EXERCISE PROMPT
In the entries that follow, identify the line containing "Here in this" and return it together with all later lines, exactly as they appear.

::: MATERIAL

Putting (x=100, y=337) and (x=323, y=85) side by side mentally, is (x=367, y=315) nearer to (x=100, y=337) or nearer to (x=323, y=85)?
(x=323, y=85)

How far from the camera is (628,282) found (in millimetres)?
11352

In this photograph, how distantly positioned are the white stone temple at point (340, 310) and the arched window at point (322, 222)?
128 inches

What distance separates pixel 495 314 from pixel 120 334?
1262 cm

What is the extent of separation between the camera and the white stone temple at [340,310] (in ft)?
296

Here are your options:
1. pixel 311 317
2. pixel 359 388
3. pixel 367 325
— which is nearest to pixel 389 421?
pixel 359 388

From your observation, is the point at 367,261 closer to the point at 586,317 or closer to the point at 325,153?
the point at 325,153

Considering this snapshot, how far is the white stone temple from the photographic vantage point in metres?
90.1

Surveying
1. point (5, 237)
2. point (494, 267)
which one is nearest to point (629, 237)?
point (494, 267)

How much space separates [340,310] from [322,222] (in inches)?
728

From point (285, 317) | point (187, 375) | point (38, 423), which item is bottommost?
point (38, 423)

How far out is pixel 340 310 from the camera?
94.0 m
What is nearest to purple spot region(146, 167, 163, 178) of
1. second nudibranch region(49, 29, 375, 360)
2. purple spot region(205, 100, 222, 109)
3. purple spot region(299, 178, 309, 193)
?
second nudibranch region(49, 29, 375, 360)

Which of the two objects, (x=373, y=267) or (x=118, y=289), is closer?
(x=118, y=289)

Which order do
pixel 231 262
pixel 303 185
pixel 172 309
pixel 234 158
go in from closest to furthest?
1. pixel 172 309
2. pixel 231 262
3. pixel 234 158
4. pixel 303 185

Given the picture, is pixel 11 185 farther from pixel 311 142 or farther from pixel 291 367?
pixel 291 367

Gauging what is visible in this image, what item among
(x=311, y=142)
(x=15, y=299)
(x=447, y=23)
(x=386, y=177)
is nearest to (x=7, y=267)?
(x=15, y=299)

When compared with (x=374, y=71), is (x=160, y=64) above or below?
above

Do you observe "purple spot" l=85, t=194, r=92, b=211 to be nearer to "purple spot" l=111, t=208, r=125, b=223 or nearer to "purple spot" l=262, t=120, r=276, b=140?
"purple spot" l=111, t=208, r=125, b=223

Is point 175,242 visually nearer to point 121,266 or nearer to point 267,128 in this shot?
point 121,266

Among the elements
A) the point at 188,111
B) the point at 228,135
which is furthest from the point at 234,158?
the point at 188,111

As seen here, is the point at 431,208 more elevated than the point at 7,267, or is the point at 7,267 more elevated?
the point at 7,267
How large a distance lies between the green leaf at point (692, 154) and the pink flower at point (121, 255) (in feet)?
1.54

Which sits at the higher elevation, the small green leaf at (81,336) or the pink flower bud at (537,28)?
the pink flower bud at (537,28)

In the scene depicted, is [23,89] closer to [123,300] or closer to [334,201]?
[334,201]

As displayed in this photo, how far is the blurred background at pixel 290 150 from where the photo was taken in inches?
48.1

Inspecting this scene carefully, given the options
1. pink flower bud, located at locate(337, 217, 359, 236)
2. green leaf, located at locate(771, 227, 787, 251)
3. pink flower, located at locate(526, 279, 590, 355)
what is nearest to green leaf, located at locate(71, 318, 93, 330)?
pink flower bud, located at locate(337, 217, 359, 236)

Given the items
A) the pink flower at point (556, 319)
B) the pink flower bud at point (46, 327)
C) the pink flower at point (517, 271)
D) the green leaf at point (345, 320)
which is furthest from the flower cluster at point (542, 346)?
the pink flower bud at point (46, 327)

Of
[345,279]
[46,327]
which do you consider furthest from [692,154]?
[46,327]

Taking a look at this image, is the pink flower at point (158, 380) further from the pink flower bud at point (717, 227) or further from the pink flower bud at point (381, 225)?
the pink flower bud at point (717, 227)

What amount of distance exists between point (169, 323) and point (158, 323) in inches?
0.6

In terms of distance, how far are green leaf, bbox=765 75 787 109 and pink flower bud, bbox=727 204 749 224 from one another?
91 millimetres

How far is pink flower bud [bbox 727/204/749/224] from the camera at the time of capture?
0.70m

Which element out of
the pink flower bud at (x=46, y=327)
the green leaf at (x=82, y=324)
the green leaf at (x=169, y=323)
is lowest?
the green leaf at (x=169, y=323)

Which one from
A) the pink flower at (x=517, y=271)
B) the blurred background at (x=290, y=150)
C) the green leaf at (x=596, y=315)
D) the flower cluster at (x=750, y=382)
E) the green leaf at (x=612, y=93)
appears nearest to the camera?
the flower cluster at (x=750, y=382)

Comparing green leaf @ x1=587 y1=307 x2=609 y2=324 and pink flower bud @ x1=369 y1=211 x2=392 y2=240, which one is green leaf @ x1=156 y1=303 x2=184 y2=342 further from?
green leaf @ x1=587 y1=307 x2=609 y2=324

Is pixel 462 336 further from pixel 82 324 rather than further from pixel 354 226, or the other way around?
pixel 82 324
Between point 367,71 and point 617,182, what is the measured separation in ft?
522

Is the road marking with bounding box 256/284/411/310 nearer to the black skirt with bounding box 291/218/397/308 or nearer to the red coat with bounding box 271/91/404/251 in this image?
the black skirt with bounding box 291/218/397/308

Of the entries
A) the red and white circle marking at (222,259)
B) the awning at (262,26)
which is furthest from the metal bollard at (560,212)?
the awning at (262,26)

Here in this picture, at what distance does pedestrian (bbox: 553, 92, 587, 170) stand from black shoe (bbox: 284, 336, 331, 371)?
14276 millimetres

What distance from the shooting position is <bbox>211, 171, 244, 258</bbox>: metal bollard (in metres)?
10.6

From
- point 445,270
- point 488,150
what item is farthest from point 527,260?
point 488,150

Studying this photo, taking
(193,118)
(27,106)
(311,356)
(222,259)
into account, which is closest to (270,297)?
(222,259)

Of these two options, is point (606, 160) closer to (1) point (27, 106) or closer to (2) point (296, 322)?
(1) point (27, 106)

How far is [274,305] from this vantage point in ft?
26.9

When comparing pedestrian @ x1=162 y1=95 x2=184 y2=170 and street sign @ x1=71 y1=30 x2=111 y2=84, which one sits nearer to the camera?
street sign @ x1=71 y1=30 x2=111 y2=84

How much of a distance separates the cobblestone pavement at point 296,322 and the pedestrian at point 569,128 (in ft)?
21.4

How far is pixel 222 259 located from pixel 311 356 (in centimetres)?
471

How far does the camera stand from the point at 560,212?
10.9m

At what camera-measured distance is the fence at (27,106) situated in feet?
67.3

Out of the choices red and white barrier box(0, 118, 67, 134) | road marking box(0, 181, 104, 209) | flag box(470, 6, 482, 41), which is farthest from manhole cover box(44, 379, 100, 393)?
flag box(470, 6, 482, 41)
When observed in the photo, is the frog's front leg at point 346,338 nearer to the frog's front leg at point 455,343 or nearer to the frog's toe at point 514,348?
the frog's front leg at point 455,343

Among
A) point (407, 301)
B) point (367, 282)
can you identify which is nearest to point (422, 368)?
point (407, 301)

::::::

REPLY TO THE EXERCISE
Here in this picture, at what distance does pedestrian (bbox: 553, 92, 587, 170) stand from black shoe (bbox: 284, 336, 331, 371)?
14276 millimetres

What distance from the shooting position is <bbox>211, 171, 244, 258</bbox>: metal bollard (in metres)?
10.6

From
- point 445,270
- point 488,150
what item is farthest from point 527,260?
point 488,150

Studying this photo, taking
(193,118)
(27,106)
(311,356)
(222,259)
into account, which is closest to (270,297)?
(222,259)

Of these two options, is point (606, 160) closer to (1) point (27, 106) or closer to (2) point (296, 322)?
(1) point (27, 106)

How far is [274,305] from this vantage point in ft?
26.9

When comparing pedestrian @ x1=162 y1=95 x2=184 y2=170 and street sign @ x1=71 y1=30 x2=111 y2=84, which one sits nearer to the camera?
street sign @ x1=71 y1=30 x2=111 y2=84

How much of a distance separates the cobblestone pavement at point 296,322 and the pedestrian at point 569,128 (in ft)?
21.4

How far is pixel 222 259 located from pixel 311 356 (in centimetres)?
471

How far does the camera stand from the point at 560,212?
10.9m

At what camera-measured distance is the fence at (27,106) situated in feet?
67.3

Out of the choices red and white barrier box(0, 118, 67, 134) | road marking box(0, 181, 104, 209) | flag box(470, 6, 482, 41), which is farthest from manhole cover box(44, 379, 100, 393)?
flag box(470, 6, 482, 41)
When observed in the photo, is the frog's front leg at point 346,338 nearer to the frog's front leg at point 455,343 or nearer to the frog's toe at point 514,348?
the frog's front leg at point 455,343

Among
A) point (407, 301)
B) point (367, 282)
can you identify which is nearest to point (422, 368)?
point (407, 301)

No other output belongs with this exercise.